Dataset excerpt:

::::::

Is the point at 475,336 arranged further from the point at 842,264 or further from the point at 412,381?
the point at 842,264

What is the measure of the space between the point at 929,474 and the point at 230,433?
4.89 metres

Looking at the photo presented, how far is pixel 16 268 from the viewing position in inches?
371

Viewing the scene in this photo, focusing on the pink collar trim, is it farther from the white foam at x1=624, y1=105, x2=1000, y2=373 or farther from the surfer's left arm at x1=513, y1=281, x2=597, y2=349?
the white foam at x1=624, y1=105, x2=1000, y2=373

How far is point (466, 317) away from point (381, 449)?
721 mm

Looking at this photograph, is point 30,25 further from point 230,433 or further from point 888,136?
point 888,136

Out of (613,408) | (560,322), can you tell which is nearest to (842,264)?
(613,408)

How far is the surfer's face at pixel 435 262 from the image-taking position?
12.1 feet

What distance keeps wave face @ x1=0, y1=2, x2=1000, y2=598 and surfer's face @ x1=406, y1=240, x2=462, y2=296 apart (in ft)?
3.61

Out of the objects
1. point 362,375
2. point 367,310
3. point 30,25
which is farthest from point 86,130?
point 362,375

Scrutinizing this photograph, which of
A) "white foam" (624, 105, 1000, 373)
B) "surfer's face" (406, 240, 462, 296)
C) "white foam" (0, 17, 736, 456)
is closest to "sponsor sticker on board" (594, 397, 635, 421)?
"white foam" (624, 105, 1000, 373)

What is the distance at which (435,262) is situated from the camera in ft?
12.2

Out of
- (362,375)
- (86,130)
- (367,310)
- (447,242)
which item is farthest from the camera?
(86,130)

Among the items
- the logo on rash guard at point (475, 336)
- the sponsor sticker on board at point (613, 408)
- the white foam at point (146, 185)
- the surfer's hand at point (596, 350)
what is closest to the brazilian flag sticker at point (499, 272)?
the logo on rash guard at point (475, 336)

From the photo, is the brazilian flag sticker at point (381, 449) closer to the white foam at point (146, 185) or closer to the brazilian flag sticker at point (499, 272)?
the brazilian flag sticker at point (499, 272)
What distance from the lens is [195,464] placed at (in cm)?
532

::::::

TASK PROMPT
Return every one of the entries above verbatim, with nothing changed.

TASK OUTPUT
Is the point at 475,336 arranged further from the point at 842,264 or further from the point at 412,381?
the point at 842,264

What is the measure of the space between the point at 929,474 and the point at 230,433?
4.89 metres

Looking at the photo presented, how far is pixel 16 268 from the viewing position in inches?
371

Viewing the scene in this photo, focusing on the pink collar trim, is it farther from the white foam at x1=624, y1=105, x2=1000, y2=373 or farther from the surfer's left arm at x1=513, y1=281, x2=597, y2=349?
the white foam at x1=624, y1=105, x2=1000, y2=373

How far is point (466, 317) away from point (381, 449)?
721 mm

Looking at this photograph, is point 30,25 further from point 230,433 or further from point 888,136?
point 888,136

Out of (613,408) | (560,322), can you tell which is nearest to (842,264)?
(613,408)

How far is the surfer's face at pixel 435 262 from the image-taking position?
12.1 feet

What distance keeps wave face @ x1=0, y1=2, x2=1000, y2=598 and surfer's face @ x1=406, y1=240, x2=462, y2=296 apart (in ft)?
3.61

Out of the objects
1. point 362,375
2. point 367,310
3. point 30,25
which is farthest from point 86,130?
point 362,375

Scrutinizing this photograph, which of
A) "white foam" (624, 105, 1000, 373)
B) "surfer's face" (406, 240, 462, 296)
C) "white foam" (0, 17, 736, 456)
is closest to "sponsor sticker on board" (594, 397, 635, 421)?
"white foam" (624, 105, 1000, 373)

What is the distance at which (435,262) is situated from the camera in ft?
12.2

Out of
- (362,375)
- (86,130)
- (367,310)
- (447,242)
which item is farthest from the camera?
(86,130)

Among the items
- the logo on rash guard at point (475, 336)
- the sponsor sticker on board at point (613, 408)
- the white foam at point (146, 185)
- the surfer's hand at point (596, 350)
what is closest to the brazilian flag sticker at point (499, 272)?
the logo on rash guard at point (475, 336)

From the photo, is the brazilian flag sticker at point (381, 449) closer to the white foam at point (146, 185) or closer to the brazilian flag sticker at point (499, 272)?
the brazilian flag sticker at point (499, 272)
What distance from the lens is [195,464] placed at (in cm)?
532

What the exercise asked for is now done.